Spatial question entries

---*---

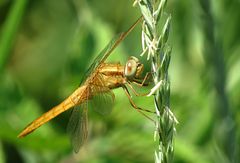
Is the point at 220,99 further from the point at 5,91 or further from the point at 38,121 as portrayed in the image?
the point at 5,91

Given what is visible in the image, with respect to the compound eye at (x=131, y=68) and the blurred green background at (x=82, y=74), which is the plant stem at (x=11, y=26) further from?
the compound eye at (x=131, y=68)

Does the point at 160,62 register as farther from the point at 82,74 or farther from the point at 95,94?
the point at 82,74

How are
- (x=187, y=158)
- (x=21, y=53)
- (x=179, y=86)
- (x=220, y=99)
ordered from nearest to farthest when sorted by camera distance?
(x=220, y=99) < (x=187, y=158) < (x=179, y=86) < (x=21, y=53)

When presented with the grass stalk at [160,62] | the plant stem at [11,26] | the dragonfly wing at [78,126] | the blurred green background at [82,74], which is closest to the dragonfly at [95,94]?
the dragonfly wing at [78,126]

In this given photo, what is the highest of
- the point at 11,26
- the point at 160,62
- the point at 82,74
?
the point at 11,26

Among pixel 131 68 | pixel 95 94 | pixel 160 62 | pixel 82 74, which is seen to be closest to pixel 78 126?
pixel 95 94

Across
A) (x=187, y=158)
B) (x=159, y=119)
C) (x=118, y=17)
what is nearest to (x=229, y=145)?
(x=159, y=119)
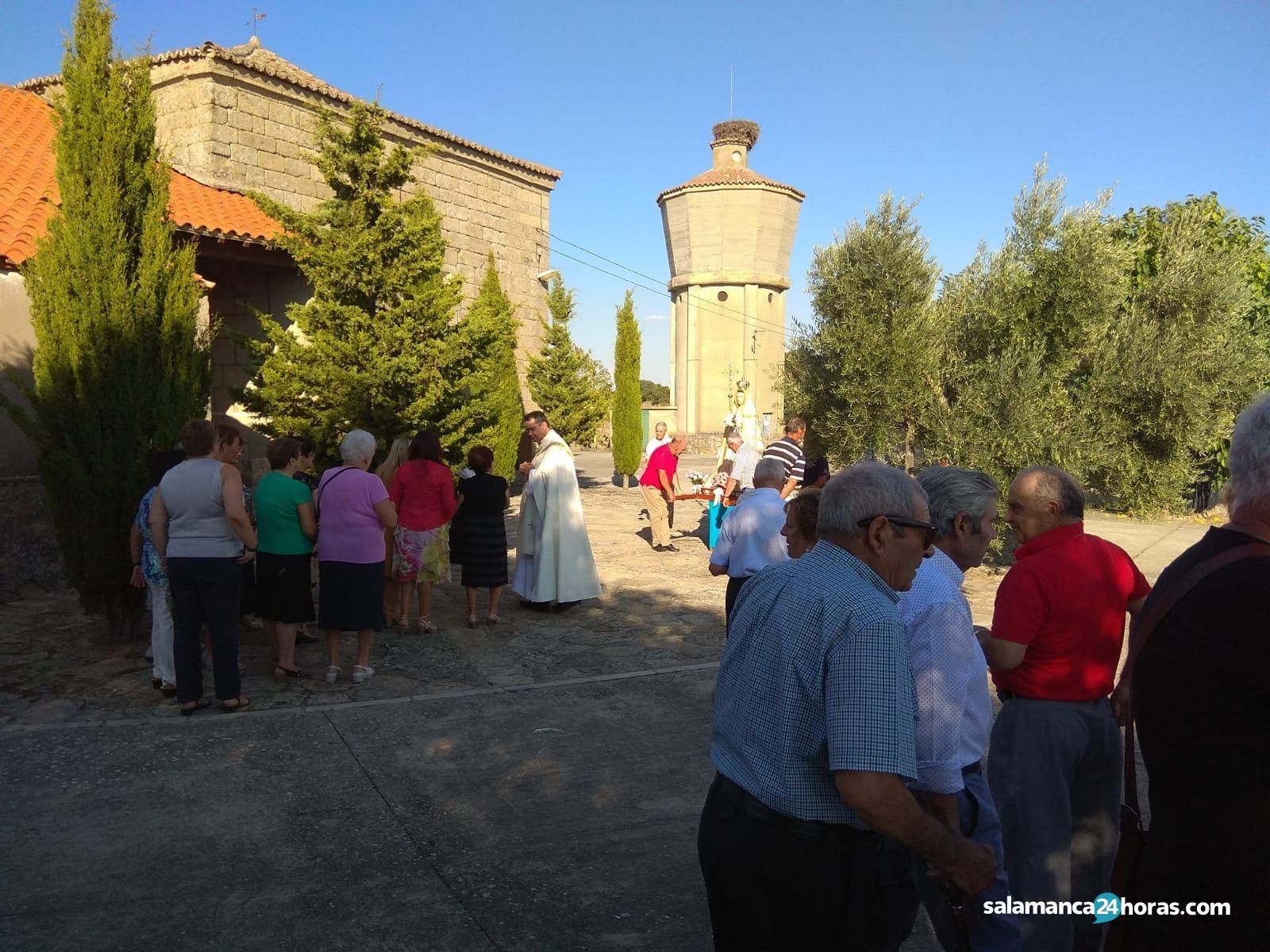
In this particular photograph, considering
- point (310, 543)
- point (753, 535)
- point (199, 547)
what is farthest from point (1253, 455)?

---*---

* AIM OF THE TASK
Reproduce, word for word, the part of the listing that opens with the line containing "In this particular photograph, considering" and runs through the end of the listing.

* TASK OUTPUT
In this particular photograph, considering
- point (310, 543)
- point (753, 535)
- point (199, 547)
what is farthest from point (1253, 455)?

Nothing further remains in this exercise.